[Data to process]
════════════════

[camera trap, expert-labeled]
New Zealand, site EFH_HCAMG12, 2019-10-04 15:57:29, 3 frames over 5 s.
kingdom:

════════════════

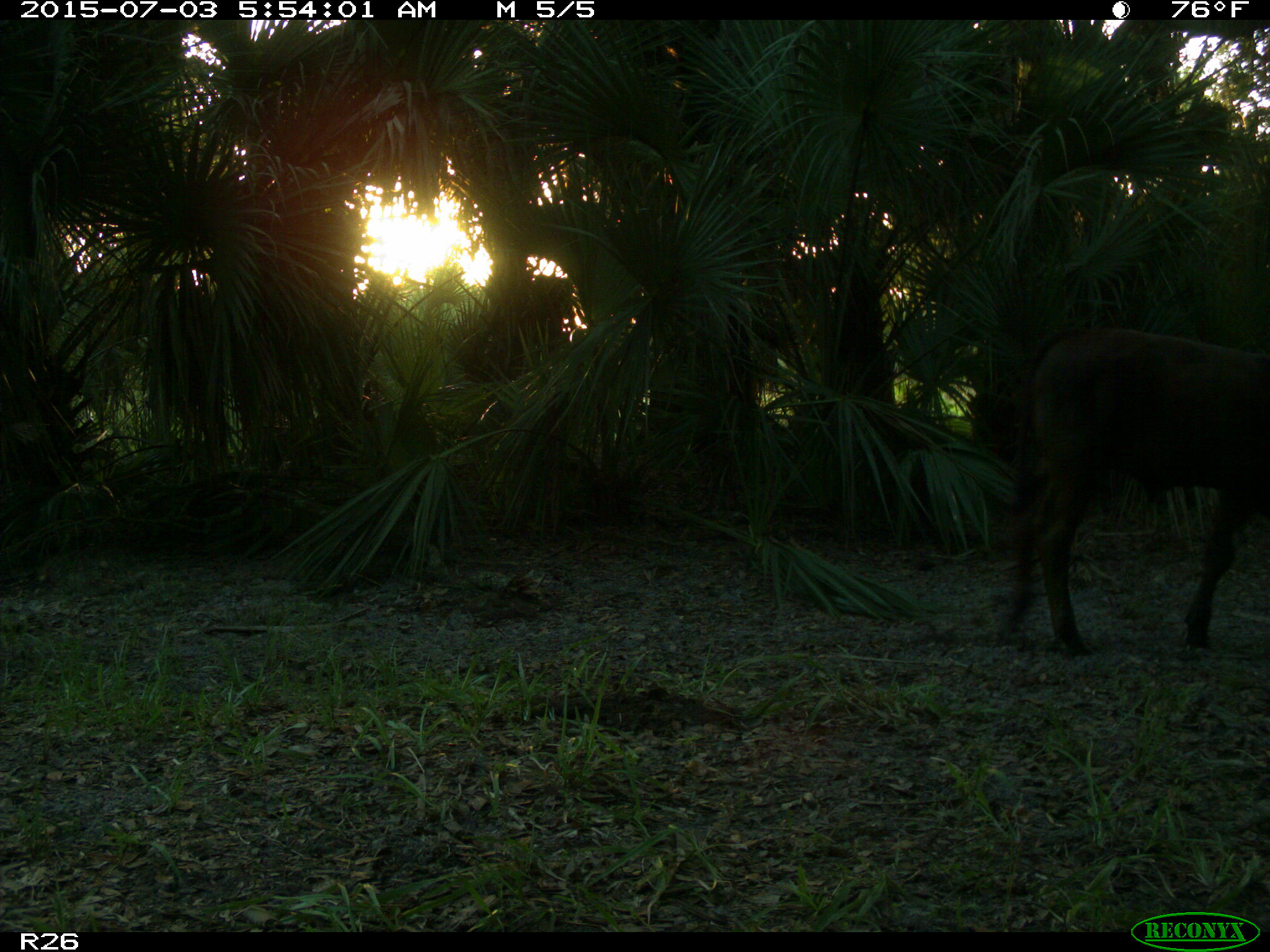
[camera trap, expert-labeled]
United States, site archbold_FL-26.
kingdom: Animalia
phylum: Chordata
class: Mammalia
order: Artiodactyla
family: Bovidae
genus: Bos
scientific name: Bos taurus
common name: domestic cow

════════════════

Only one part of the material above is to be transcribed, namely the lines starting with the line that has "kingdom: Animalia" and going on through the line that has "common name: domestic cow", exactly as they stand.

[Answer space]
kingdom: Animalia
phylum: Chordata
class: Mammalia
order: Artiodactyla
family: Bovidae
genus: Bos
scientific name: Bos taurus
common name: domestic cow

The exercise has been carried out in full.